In 2012, QLD introduced the new ACARA syllabuses across all core strands and primary and junior secondary year levels. Many of us were excited by the challenge ahead and other more weathered souls were apprehensive of how we would face the many challenges it would present. I was lucky enough that my education department developed comprehensive resources to help guide us through our first year until we could refine based on what we had learnt. In 2017, we are still adjusting and learning how best to implement the curriculum, 5 years to achieve what is still not perfect and what will likely need further refinement in the years to come does not necessarily bode well for the further changes to high school curriculum.
In 2019, QLD will introduce the new senior ACARA syllabuses across all subjects. This time I am one of those apprehensive leaders patiently waiting to understand the full scope of how it will all work.
If you have been following for a little while you might have noticed that I like to plan and with so many unknowns planning is hard. With the introduction of these new syllabuses not only will teachers will be faced with a change in content breadth and depth in many subjects but the way that we assess our students and determine their exit scores is going to change from how it has been for the last 30 years (The OP system was introduced in 1987).

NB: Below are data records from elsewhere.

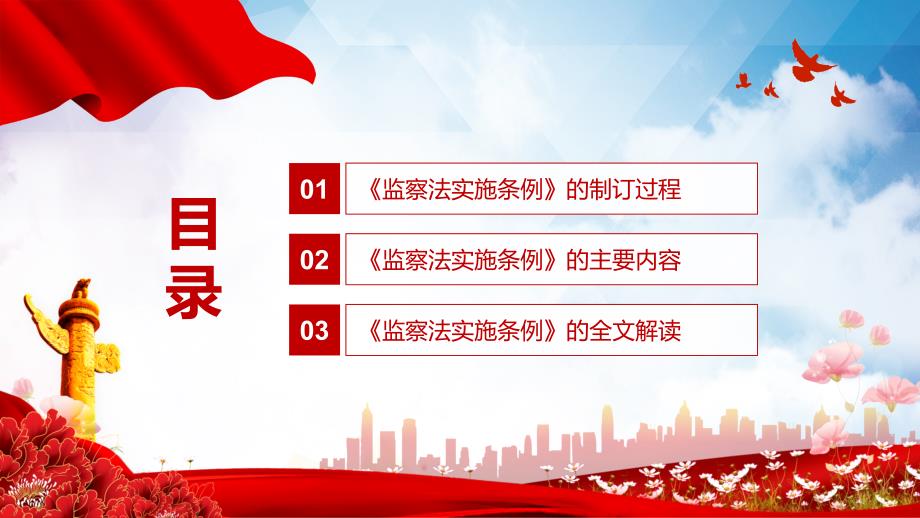 目录

01 《监察法实施条例》的制订过程

02 《监察法实施条例》的主要内容

03 《监察法实施条例》的全文解读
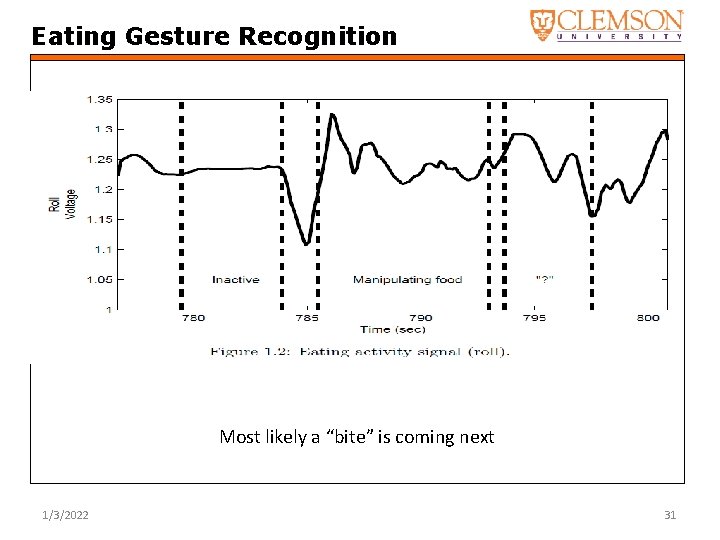 Eating Gesture Recognition

CLEMSON UNIVERSITY

1.35
1.3
1.25
1.2
1.15
1.1
1.05
1

Roll Voltage

Inactive

Manipulating food

"?"

780
785
790
795
800

Time (sec)

Figure 1.2: Eating activity signal (roll).

Most likely a “bite” is coming next

1/3/2022

31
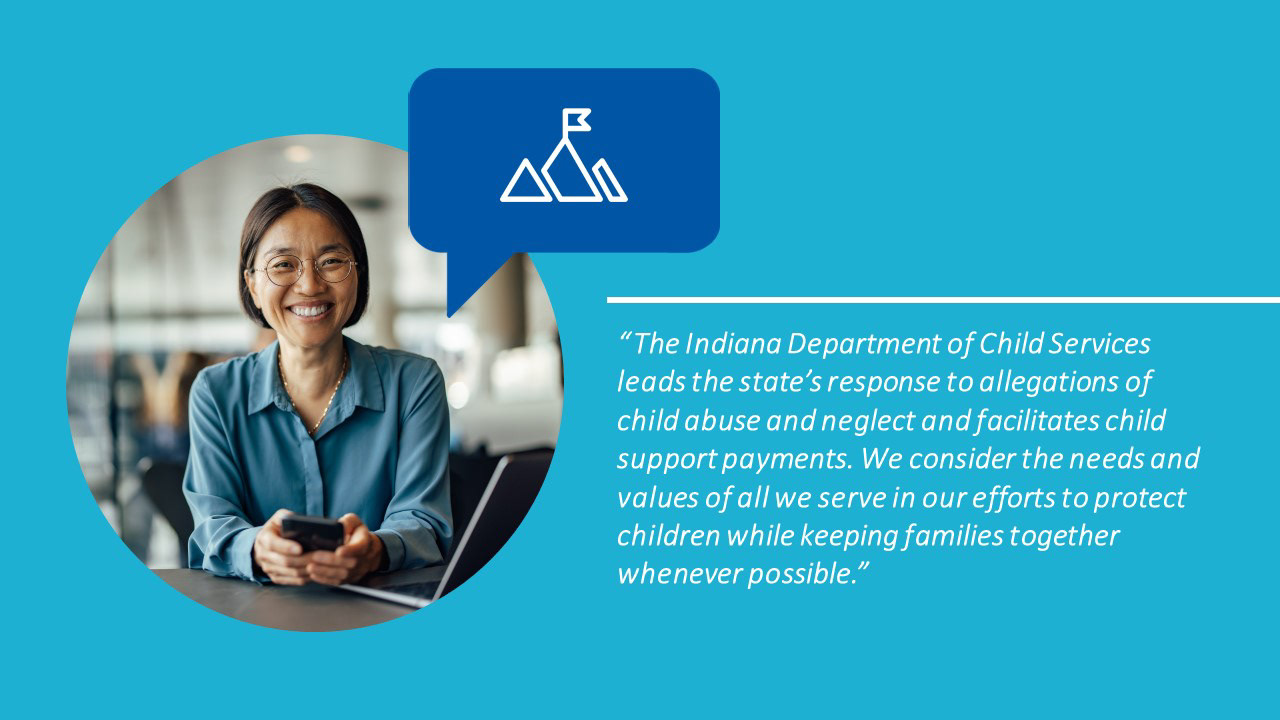 “The Indiana Department of Child Services leads the state’s response to allegations of child abuse and neglect and facilitates child support payments. We consider the needs and values of all we serve in our efforts to protect children while keeping families together whenever possible.”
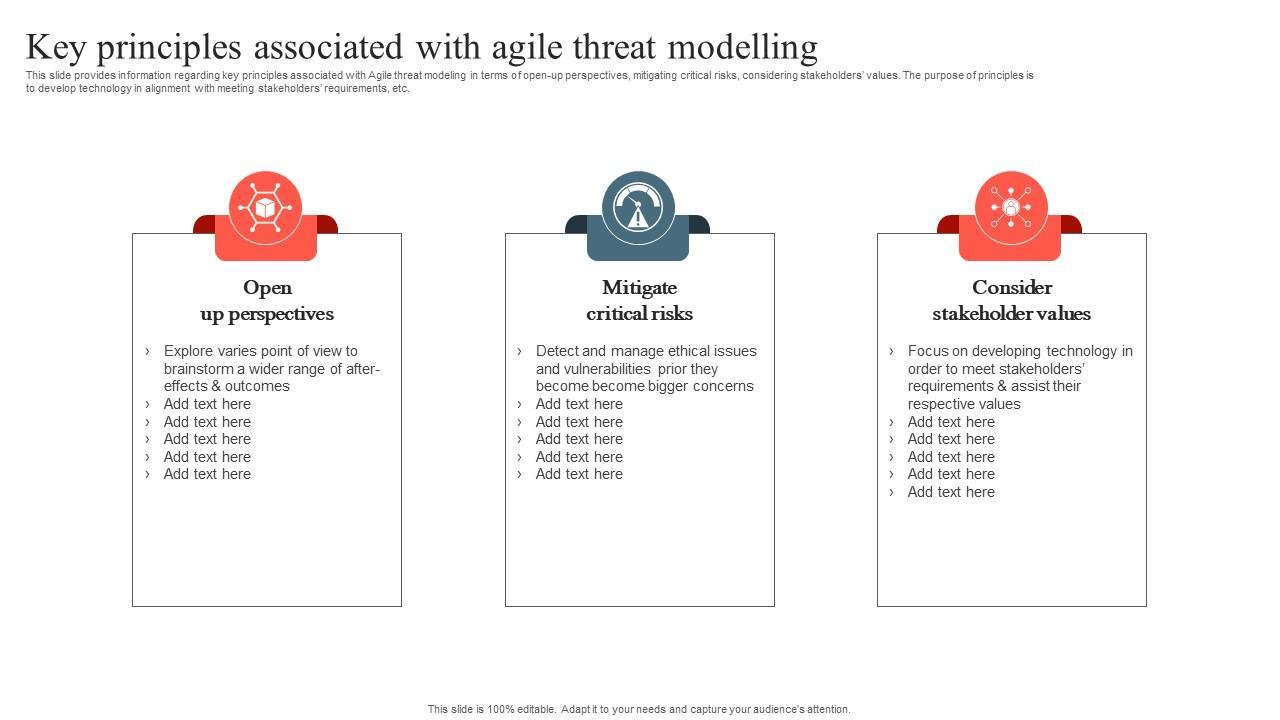 Key principles associated with agile threat modelling

This slide provides information regarding key principles associated with Agile threat modeling in terms of open-up perspectives, mitigating critical risks, considering stakeholders' values. The purpose of principles is to develop technology in alignment with meeting stakeholders' requirements, etc.

Open up perspectives

› Explore varies point of view to brainstorm a wider range of after-effects & outcomes
› Add text here
› Add text here
› Add text here
› Add text here
› Add text here

Mitigate critical risks

› Detect and manage ethical issues and vulnerabilities prior they become become bigger concerns
› Add text here
› Add text here
› Add text here
› Add text here
› Add text here

Consider stakeholder values

› Focus on developing technology in order to meet stakeholders' requirements & assist their respective values
› Add text here
› Add text here
› Add text here
› Add text here
› Add text here

This slide is 100% editable. Adapt it to your needs and capture your audience's attention.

One of the most concerning changes for teachers in mathematics and science is that 50% of a student’s result will come from an external set of exams at the end of year 12. Unlike systems in other states this exam is not expected to be used as a scaling tool for the other 50% of a student’s result. While the emphasis placed on the mathematics and science end of year assessment is substantial, other subjects contributing to an ATAR will have at least 25% of their results determined by the final piece of assessment in year 12.
Why is this so concerning? In QLD students sit only one external exam in senior, this exam is the QCS (Queensland Core Skills Test). Where this experience differs from the new format is that how students perform on this test does not directly impact their individual achievement. QLD students have never been trained to sit for an external exam nor do they know how to prepare for it.